UN votes to take the reins on global tax standards

The United Nations General Assembly’s finance committee voted unanimously Wednesday to start discussions on international taxation standards, effectively challenging a similar long-standing initiative led by advanced economies in the Paris-based Organization for Economic Cooperation and Development (OECD).

Wednesday’s resolution calls for “developing an international tax cooperation framework or instrument that is developed and agreed upon through a United Nations intergovernmental process.”

Such a framework has been in development at the OECD for nearly a decade, but has yet to be given a final draft.

At stake in the agreement are new rules about whether multinational corporations should be allowed to store their profits in tax havens overseas and in what jurisdictions corporations can be taxed for the use of their products.

The successful UN resolution was put forward by the 54-member African Group of nations within the UN General Assembly, a bloc with a distinct economic character from the group of developed economies within the OECD and with different ideas on how financial transparency and tax administration should work.
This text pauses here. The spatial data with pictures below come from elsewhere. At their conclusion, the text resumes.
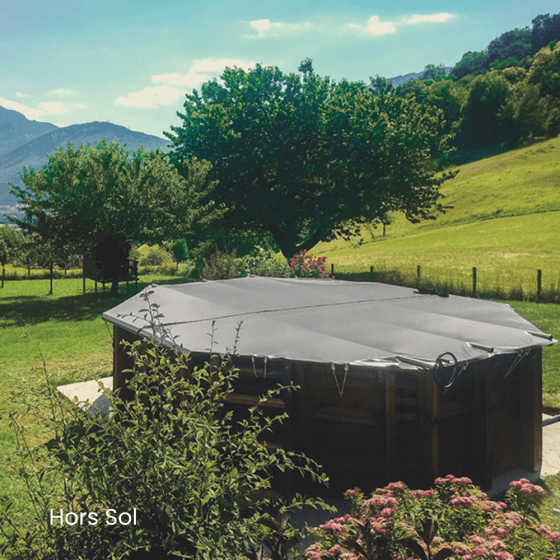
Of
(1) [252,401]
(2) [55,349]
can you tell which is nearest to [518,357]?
(1) [252,401]

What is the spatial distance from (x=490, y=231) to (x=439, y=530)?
5082cm

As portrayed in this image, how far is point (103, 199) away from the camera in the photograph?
67.9 feet

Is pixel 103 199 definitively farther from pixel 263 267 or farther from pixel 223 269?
pixel 263 267

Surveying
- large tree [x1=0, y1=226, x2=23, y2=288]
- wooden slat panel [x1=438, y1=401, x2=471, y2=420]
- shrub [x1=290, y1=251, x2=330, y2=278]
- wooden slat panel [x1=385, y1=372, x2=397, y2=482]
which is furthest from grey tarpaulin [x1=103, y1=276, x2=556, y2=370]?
large tree [x1=0, y1=226, x2=23, y2=288]

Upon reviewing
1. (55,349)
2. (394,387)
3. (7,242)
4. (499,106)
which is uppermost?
(499,106)

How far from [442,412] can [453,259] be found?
34.5 m

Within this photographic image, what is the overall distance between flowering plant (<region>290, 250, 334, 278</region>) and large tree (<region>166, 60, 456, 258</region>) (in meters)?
8.11

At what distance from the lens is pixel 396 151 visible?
2819cm

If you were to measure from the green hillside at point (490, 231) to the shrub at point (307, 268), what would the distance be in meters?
7.50

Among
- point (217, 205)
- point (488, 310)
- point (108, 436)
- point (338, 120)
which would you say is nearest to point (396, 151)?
point (338, 120)

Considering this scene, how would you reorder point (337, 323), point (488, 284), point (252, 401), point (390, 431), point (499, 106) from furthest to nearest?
point (499, 106) < point (488, 284) < point (337, 323) < point (252, 401) < point (390, 431)

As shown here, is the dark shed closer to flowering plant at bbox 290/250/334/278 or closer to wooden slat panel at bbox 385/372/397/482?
wooden slat panel at bbox 385/372/397/482

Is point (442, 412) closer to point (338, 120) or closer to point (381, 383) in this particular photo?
point (381, 383)

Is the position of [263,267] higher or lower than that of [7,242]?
lower
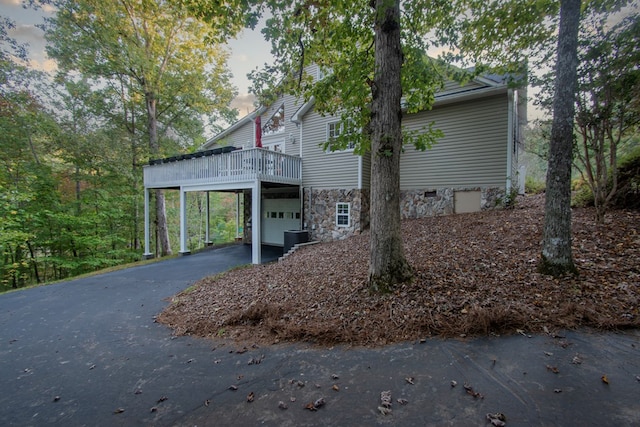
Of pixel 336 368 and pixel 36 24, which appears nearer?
pixel 336 368

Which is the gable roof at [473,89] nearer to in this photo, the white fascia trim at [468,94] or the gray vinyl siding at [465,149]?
the white fascia trim at [468,94]

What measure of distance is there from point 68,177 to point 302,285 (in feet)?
53.7

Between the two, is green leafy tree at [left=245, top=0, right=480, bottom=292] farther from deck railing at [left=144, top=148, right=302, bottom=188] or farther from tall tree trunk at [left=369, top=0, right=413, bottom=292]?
deck railing at [left=144, top=148, right=302, bottom=188]

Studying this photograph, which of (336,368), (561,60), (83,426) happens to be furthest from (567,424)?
(561,60)

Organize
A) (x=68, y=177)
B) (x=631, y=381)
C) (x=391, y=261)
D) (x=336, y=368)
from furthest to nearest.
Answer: (x=68, y=177) < (x=391, y=261) < (x=336, y=368) < (x=631, y=381)

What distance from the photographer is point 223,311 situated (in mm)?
4883

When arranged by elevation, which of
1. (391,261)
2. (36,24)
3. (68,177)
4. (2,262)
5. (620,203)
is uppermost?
(36,24)

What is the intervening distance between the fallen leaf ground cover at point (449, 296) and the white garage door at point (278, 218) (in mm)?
6965

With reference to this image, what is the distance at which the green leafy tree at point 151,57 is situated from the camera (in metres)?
12.7

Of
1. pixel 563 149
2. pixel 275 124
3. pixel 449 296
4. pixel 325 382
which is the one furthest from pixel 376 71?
pixel 275 124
“We note that the OECD has played a role in these areas. It is clear after ten years of attempting to reform international tax rules that there is no substitute for the global, inclusive, transparent forum provided by the United Nations,” the representative of the Nigerian delegation to the UN said during Wednesday’s vote.

“The African Group urges countries to remain committed to the development of inclusive tax instruments at the United Nations and encourage the OECD to play a supporting role in this regard,” the Nigerian representative said.

Countries from the OECD cautioned that it would be unproductive for the UN to double up on the OECD’s work, but stopped short of voting against the resolution.

“We disagree with the notion implied by this resolution that there is not currently a highly inclusive forum working to strengthen international cooperation on tax,” the US representative told the second committee.

The UN resolution “proposes a process that will tear down much of the progress that has been made in international tax cooperation since the 2008-2009 financial crisis and will undermine the inclusive framework at the OECD through which so much progress is being made,” the US delegate added.

Fears that the OECD process had stalled grew over the summer after the nation of Hungary blocked a 15-percent minimum corporate tax from being adopted in the European Union, leading the US to cancel its long-standing bilateral tax treaty with Hungary.

Hungary then sent a delegation to the US to express solidarity with Republicans who also opposed the Biden administration’s efforts towards international corporate tax standards.

“Treasury’s actions suggest an impulsive attempt to pressure a country that has raised legitimate concerns with the agreement to fall in line,” Republican leaders on the House Ways and Means and Senate Finance and Foreign Relations committees wrote in a letter earlier in November.

International tax experts say the timing of Wednesday’s vote has to do with the delay on the OECD provision that stipulates where a corporation can be taxed for the use of its products as well as frustration from lower-income countries about the amount of that tax.

“There’s a document that’s supposed to be coming out in December outlining which unilateral measures will need to be abandoned, including digital services taxes,” Daniel Bunn, president of the Tax Foundation, a Washington think tank, said in an interview. “The goal is to have a multilateral treaty ready for signature in the middle of next year.”

On the amount that corporations can be taxed – which is known as Pillar Two within the agreement – EU finance ministers are set to meet again in December.

“The language of their announcement is that they’re going to be ‘aiming for agreement’ on Pillar Two, but it’s not clear that that’s certain. Hungary has been holding things up,” Bunn added.

Other analysts in Washington say that the interests of developing countries are not given proper consideration in the OECD’s framework, an oversight that could further delay a final deal.

“Although the OECD’s global minimum tax framework got broad international support last year, there have been advocates concerned that any final product would not address the needs of developing countries,” John Buhl, an analyst with the Urban-Brookings Tax Policy Center, said in a statement to The Hill.

“In the near term, it could also embolden skeptics in Congress and holdouts in the EU who already have concerns about the plan and whether it will ever reach critical mass with enough countries to make adoption worthwhile,” he added.

Tax fairness advocates welcomed Wednesday’s UN resolution, arguing that the OECD had its chance to deliver on a global tax treaty and that the UN is now the better organization to handle the issue.

“The OECD has been unprecedentedly aggressive in its lobbying, but could hardly have failed more completely as the resolution passed by unanimous consensus,” Alex Cobham, head of the European Tax Justice Network, said in a statement. “Some OECD countries spoke in favor of the organization’s role after the resolution’s adoption, but … the OECD’s two-pillar tax proposal is on life support.”

The OECD’s work “has left countries losing $483 billion in tax to tax havens a year; and work which has been widely identified as exclusionary by countries outside the core membership of rich countries. Ultimately, this only confirms the importance of moving tax rulemaking to a globally inclusive and transparent forum at the United Nations,” Cobham added.

The Tax Foundation’s Bunn said that whether negotiations take place at the OECD or the UN, the same sets of issues are bound to arise in the practice of hashing out an agreement.

“What has happened at the OECD, with countries struggling to reach agreement on big picture tax issues – the struggle is going to continue regardless of what the forum is,” he added.